• TEXT BLOCK:

=== Begin Enclosure ===

Generally, bankers dismiss the protesters as gullible and unsophisticated. Not many are willing to say this out loud, for fear of drawing public ire — or the masses to their doorsteps. “Anybody who dismisses them publicly is putting a bull’s-eye on their back,” the hedge fund manager said.
John Paulson, the hedge fund titan who made billions in the financial crisis by betting against the subprime mortgage market, has been the exception. His Upper East Side home was picketed by demonstrators earlier this week, but Mr. Paulson offered a full-throated defense of the Street, even going so far as to defend the tiny sliver of top earners attacked by the Occupy Wall Street protesters — whose signs refer to themselves as “the other 99 percent.”
“The top 1 percent of New Yorkers pay over 40 percent of all income taxes, providing huge benefits to everyone in our city and state,” he said in a statement. “Paulson & Company and its employees have paid hundreds of millions in New York City and New York State taxes in recent years and have created over 100 high-paying jobs in New York City since its formation.”
The messages coming from the protesters are by no means in accord. They have myriad grievances, though many see Wall Street as the most powerful symbol of the income inequality and “economic injustice” they are railing against. There is ample indignation over banks being bailed out while their customers are being foreclosed upon, and over banks handing out hefty bonus checks and severance packages so soon after the crisis erupted.
Similarly, executives keep getting generous payouts when they leave. Just last week, Bank of America disclosed it was paying a total of $11 million in severance to two executives forced out in a management reshuffle, Sallie Krawcheck and Joe Price, even as the company said it would begin laying off roughly 30,000 employees over the next few years.
“Wall Street continues to underestimate the degree of anger among citizens and voters,” said Douglas J. Elliott, a former investment banker who is now a fellow at the Brookings Institution. For the most part, bankers say that they see the protests as a reaction to the high unemployment and slow growth that has plagued the American economy since the recession and the financial crisis of 2008. Despite all the placards and chants plainly indicating otherwise, some bankers suggest that deep down, the protesters are not really all that mad at them.
“I don’t think we see ourselves as the target,” said Steve Bartlett, president of the Financial Services Roundtable, which represents the nation’s biggest banks and insurers in Washington. “I think they’re protesting about the economy. What’s lost is that the financial services sector has to be well capitalized and well financed for the economy to recover.”

=== End Enclosure ===

• DATA BELOW:
=== Begin Enclosure ===

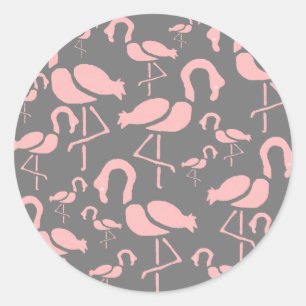 Fun Pink Flamingo Vogelkunst Runder Aufkleber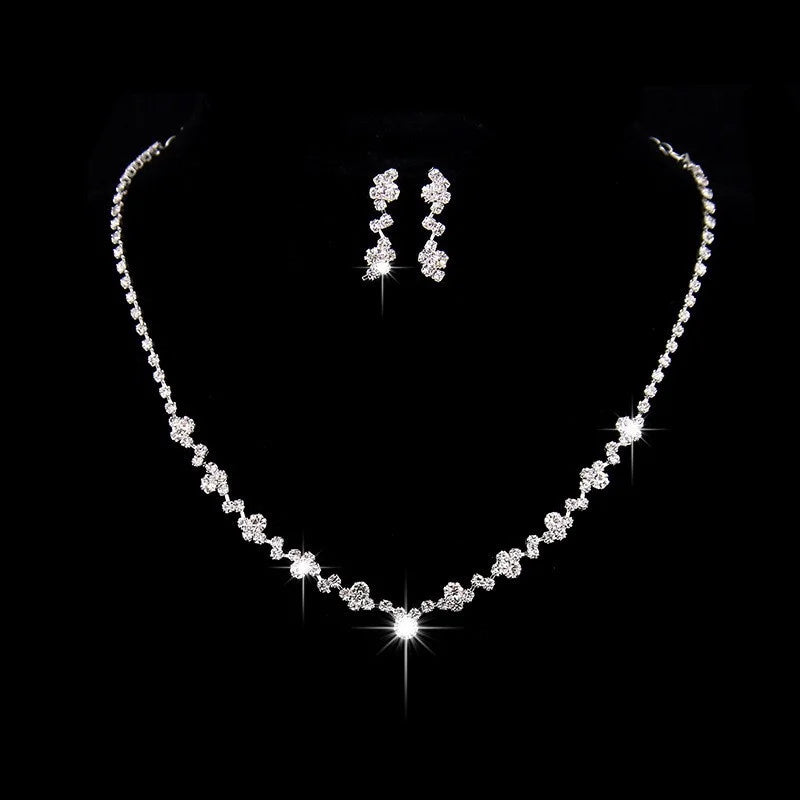 Classic Elegant Crystal Bridal Jewelry Set Shiny Rhinestone Fashion Wedding Dress Banquet Women's Necklace Earring Set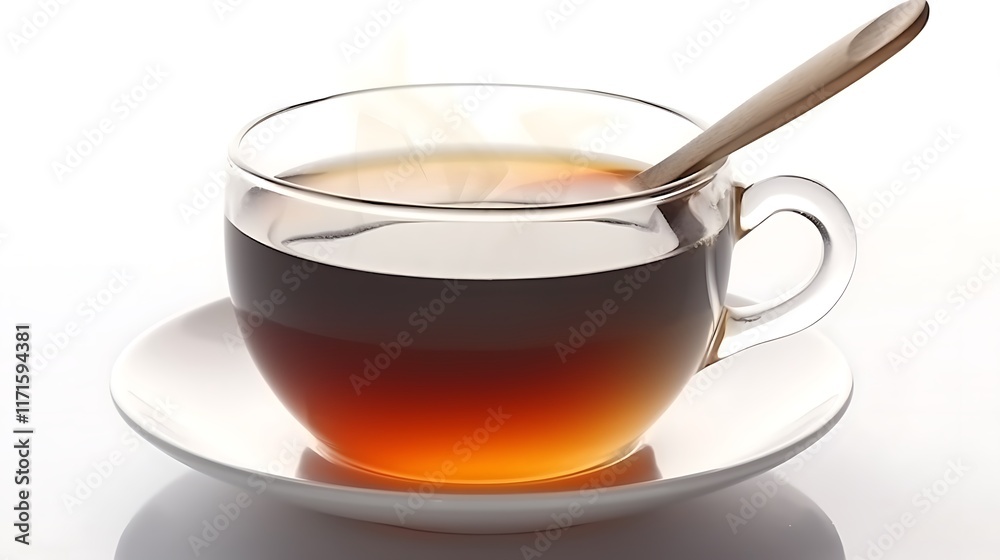 Isolated steaming cup of tea with a tea bag tag visible isolated on solid white background. Isolated steaming cup of tea with a tea bag tag visible isolated on solid white background.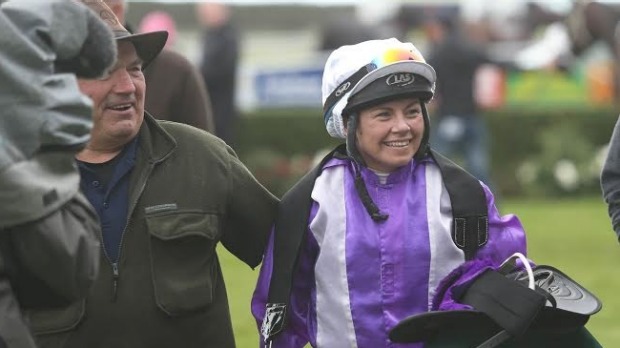 Sam Wynne is congratulated by trainer Tommy Beckett after the pair combined for victory in the Listed Riverton Cup with Miss Three Stars, April 2015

=== End Enclosure ===

• LIST OF TASKS:
1. According to the article on bankers and the Occupy protests, why are few bankers willing to voice their dismissal of the protesters publicly? Answer in one to three sentences.
2. In the article on bankers and the Occupy protests, rewrite the passage between "Similarly, executives keep" and "next few years.", inclusive, substituting "officers" for "executives".
The data here come from a separate source.

• SOLUTION SET:
1. Few bankers say it out loud because they fear drawing public ire or bringing the masses to their doorsteps. As a hedge fund manager put it, anyone who dismisses the protesters publicly is putting a bull's-eye on their back.

2.
Similarly, officers keep getting generous payouts when they leave. Just last week, Bank of America disclosed it was paying a total of $11 million in severance to two officers forced out in a management reshuffle, Sallie Krawcheck and Joe Price, even as the company said it would begin laying off roughly 30,000 employees over the next few years.